While some predictions come close to realization and others are so far off the mark as to seem incredulous, there is one retail prophecy that seems downright dependable:
“Investments in AI and machine learning can result in increased revenue and better customer experiences, but the solutions adopted need to be based on each retailers’ specific strengths, weakness and customer objectives.”– Bryan Gildenberg, Chief Knowledge Officer, Kantar Consulting
Amazon will continue to dominate the market by creating consumer experiences that leverage customer data and machine learning to delivery personalized experiences.
In early September, Amazon became the second publicly listed U.S. company to reach $1 trillion market capitalization. (Apple hit the milestone in August.)
Over the last 12 months, Amazon grabbed headlines over and over and over. Never complacent, the Seattle-based retailer set a record on Prime Day in July, logging a 24 percent uptick in sales.
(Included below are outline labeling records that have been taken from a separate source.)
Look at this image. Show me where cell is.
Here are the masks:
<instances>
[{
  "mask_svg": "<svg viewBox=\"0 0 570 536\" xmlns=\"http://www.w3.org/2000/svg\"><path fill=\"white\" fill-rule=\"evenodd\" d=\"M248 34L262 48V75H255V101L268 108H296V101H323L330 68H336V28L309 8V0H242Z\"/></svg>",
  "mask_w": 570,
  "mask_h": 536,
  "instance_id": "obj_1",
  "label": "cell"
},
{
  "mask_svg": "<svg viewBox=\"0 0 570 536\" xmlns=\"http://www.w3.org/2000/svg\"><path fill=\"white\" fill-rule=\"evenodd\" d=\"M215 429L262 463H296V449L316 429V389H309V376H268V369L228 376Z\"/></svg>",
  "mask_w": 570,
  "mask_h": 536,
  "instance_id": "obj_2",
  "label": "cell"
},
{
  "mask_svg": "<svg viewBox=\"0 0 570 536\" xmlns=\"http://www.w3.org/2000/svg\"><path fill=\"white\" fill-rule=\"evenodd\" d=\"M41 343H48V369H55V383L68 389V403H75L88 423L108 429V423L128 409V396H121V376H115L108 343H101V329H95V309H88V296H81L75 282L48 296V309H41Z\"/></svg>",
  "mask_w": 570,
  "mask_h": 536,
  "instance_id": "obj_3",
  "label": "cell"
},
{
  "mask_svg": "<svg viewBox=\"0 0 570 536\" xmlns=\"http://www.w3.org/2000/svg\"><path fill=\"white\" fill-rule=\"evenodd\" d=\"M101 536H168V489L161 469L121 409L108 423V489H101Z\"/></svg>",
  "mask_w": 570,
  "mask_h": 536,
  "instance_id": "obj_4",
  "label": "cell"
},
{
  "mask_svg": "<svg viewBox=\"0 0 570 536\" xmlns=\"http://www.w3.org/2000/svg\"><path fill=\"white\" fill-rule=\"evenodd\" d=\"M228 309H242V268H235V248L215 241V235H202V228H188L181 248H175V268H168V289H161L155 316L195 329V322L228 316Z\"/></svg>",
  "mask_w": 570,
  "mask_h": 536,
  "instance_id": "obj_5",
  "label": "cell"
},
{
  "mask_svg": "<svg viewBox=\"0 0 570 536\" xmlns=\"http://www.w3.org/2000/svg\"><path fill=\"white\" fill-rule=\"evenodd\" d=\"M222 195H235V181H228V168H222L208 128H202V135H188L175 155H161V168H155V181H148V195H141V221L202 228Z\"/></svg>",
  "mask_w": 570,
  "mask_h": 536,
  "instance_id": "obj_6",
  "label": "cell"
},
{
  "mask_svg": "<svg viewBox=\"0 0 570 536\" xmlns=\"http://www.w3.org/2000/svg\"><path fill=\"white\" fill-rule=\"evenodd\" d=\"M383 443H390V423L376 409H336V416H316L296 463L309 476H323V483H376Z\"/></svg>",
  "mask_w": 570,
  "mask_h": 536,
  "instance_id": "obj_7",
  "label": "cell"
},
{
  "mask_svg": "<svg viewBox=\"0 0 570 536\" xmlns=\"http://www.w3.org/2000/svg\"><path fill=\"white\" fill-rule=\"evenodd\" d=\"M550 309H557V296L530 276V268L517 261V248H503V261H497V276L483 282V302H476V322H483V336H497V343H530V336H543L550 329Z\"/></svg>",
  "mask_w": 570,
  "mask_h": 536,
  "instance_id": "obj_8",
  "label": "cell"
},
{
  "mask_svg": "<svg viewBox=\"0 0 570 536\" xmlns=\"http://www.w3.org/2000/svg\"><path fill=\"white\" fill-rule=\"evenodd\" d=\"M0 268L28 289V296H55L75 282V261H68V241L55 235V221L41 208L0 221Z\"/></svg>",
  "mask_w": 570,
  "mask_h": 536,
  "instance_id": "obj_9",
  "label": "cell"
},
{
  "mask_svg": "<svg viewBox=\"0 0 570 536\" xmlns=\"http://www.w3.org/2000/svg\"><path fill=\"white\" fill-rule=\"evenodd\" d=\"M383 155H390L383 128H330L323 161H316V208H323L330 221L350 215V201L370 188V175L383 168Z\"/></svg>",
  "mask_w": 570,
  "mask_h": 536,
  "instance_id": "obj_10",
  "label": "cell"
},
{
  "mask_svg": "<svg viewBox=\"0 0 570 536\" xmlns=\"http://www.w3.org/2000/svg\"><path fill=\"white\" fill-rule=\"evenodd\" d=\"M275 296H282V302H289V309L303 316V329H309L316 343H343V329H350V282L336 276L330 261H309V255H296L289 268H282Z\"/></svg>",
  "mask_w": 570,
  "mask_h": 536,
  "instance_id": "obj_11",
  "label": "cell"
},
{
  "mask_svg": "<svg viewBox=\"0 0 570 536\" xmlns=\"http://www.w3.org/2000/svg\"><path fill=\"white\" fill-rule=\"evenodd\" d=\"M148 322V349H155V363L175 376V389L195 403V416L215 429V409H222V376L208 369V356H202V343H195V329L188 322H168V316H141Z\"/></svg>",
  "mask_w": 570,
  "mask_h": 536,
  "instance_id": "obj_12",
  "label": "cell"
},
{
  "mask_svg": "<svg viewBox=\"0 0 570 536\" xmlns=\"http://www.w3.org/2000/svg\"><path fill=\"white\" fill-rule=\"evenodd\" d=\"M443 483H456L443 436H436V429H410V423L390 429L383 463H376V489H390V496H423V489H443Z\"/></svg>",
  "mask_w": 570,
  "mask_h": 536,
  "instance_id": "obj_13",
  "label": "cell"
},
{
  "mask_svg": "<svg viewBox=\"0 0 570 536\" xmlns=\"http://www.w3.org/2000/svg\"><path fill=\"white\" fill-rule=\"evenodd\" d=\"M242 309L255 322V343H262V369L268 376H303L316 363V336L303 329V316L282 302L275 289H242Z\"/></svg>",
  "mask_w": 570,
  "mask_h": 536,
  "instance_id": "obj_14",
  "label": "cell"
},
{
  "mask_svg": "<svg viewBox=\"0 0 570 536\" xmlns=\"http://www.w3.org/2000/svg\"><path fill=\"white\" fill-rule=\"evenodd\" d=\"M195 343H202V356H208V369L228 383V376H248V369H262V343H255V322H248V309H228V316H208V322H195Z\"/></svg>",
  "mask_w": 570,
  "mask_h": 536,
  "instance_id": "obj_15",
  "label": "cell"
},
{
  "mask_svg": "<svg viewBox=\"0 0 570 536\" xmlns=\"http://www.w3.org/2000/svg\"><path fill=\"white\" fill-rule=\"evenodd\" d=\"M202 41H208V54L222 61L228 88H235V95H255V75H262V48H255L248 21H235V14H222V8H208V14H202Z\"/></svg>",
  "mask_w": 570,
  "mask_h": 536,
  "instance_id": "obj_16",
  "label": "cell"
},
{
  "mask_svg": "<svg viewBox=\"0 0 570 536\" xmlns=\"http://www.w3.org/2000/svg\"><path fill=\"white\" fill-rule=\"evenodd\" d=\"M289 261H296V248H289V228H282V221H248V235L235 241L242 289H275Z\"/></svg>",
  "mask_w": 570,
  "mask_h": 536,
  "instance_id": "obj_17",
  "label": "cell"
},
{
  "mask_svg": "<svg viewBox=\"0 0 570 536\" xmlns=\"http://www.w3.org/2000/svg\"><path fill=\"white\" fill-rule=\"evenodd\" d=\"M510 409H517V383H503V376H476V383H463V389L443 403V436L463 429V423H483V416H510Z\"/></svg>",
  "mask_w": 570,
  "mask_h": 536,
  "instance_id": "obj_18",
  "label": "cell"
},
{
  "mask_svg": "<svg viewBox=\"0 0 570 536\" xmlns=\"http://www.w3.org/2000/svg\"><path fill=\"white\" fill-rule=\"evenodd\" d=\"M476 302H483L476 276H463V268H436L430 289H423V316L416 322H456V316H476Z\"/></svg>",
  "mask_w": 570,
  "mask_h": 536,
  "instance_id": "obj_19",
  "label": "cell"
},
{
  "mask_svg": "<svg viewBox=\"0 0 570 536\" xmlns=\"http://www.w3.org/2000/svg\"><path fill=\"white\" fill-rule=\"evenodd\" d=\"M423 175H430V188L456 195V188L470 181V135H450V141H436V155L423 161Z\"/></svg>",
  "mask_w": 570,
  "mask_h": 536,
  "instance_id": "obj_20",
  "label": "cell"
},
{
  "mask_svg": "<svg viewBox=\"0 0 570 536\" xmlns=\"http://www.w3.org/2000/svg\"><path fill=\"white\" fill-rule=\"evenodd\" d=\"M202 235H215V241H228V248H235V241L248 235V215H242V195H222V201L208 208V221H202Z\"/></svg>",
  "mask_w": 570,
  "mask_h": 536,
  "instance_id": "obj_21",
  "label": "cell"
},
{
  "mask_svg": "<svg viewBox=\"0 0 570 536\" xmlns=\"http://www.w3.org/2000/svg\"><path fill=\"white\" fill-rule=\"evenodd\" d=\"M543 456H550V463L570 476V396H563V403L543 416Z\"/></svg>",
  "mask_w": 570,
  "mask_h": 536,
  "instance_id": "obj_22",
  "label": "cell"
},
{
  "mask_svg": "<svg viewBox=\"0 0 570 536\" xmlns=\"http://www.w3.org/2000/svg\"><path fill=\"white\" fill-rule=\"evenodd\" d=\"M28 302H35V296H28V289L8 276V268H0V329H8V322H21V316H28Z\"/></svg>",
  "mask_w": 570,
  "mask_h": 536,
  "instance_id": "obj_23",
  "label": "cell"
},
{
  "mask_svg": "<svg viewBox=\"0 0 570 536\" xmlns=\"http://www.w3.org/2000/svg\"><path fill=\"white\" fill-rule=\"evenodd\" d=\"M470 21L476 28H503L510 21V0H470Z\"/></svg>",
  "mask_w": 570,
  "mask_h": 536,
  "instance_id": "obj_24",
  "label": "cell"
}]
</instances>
There were new partnerships with everyone from Kohl’s, Best Buy, J.Crew and Sears (yes, Sears) to Shark Tank, PlayStation and Buzzfeed. The company introduced a plethora of new Alexa-enabled products and announced it would pay all its U.S. employees a minimum of $15 an hour — more than double the federal minimum wage of $7.25 — as of November 1.
There’s some chatter about prime memberships flattening out, but Amazon’s appetite for physical retail, once a scourge to the champion of online retailing, has grown exponentially. There are more than a dozen bookstores in operation and five Amazon Go stores, and Bloomberg has reported that the company is opening 3,000 of its cashier-less stores by 2021. And then there’s the New York City store that opened in September called Amazon 4-star. The shop sells highly rated products across a variety of categories.
If this retail thing doesn’t work out for CEO Jeff Bezos, he’s got his rocket company to fall back on. Bezos has called Blue Origin (the space company he is building) the “most important thing I’m working on.” He hopes to send people into space on what he calls a “tourism mission” sometime in 2019.
One suspects it’s far from the only mission he has planned for 2019, but we will have to wait and see.